Add the fact that Dodd receives a ton of financial support from both the insurance and financial services industries, and the negative ads more or less write themselves. The state itself is made up largely of the very rich- who will be angry at Dodd’s party for tax increases on those making more than $250,000- and the very poor, who will be angry for both of his seeming coddling of the very rich.
I take no pleasure from seeing Chris Dodd in trouble- the irony is he has been a good Senator, looked out for the middle class, and both these political problems are far more optical than unethical. But he has put himself in a very difficult situation. How difficult? He’s in bigger trouble than Jim Bunning. Now that’s saying something.
CHRIS PUMMER: Chris Dodd might be in serious trouble, as Howard points out.
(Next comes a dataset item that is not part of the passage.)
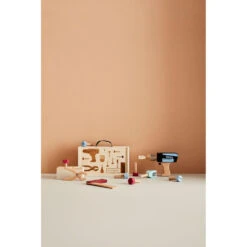 Kid's Concept Tool Case - Kid's Hub Role Play Set -Little Dutch Store Kids Concept Kids Concept Tool Case Kids Hub Role Play Set 6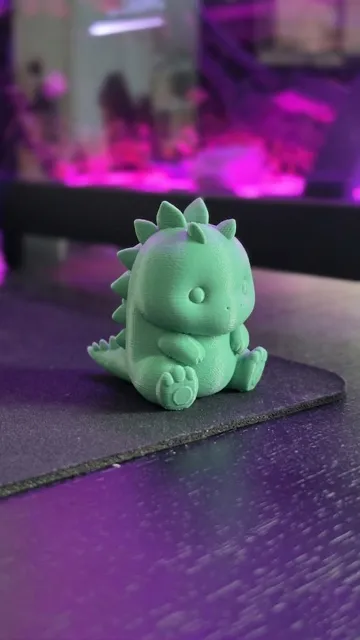 Modelo para impresión 3D: Cute Animals Collection V2 — vista de referencia 5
But I don’t think his situation is as desperate as Bunning’s.
For starters, Dodd’s approval ratings have only recently dipped as anger has risen over the five-term senator’s ties to the federal bank bailout. For a politician who has been re-elected four times with with nothing less than 58 percent of the vote, and who 18 months ago was a serious presidential candidate — even if that candidacy was a longshot — there remains plenty of time for the voters of Connecticut to forgive a favorite son.
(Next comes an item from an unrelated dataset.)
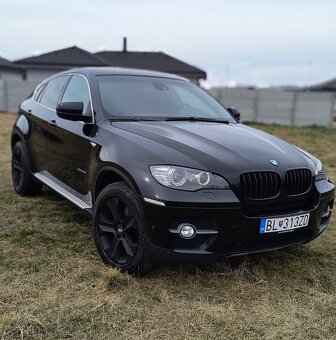 BMW X6 E71 4.0D XDRIVE(Sk pôvod) - 2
Dodd will also benefit from the support of the President, and his ability to raise money — even if it isn’t coming from his home state (though that tally probably comes with caveats not mentioned in news articles).
Bunning, though, faces many more challenges.
For starters, he’s been unable to raise money from anybody. With barely a quarter million dollars, Bunning won’t be able to survive a competitive race. And every indication is it will be.
Bunning snuck into the senate in 1998 by only a few thousand votes. Even after the best Democratic candidate imploded with the revelation that he’d had an extramarital affair, Bunning still struggled to win re-election in 2004 against Daniel Mongiardo (51 percent to 49, while George W. Bush carried the presidential vote 60-40).
Mongiardo is running again, this time with better name recognition following his 2004 senate run and his current stint as Lieutenant Governor of Kentucky. Both he and the state’s attorney general Jack Conway both look more capable of raising money than Bunning, and either one would likely enjoy support — financial or otherwise — from the national Democratic party.
Ultimately, Bunning’s biggest disadvantage will likely be himself. He’s never been as popular with voters as Dodd has been. He doesn’t have a record of legislative achievements to fall back on like Dodd does. And while Dodd is trying to rehab his image, Bunning acts like he just doesn’t care, and he keeps finding news ways to put his foot in his mouth.
Dodd may or may not be able to weather the storm he’s in, and it could come down to factors that are entirely out of his control, such as the state of the economy. But Bunning’s goose looks cooked no matter what.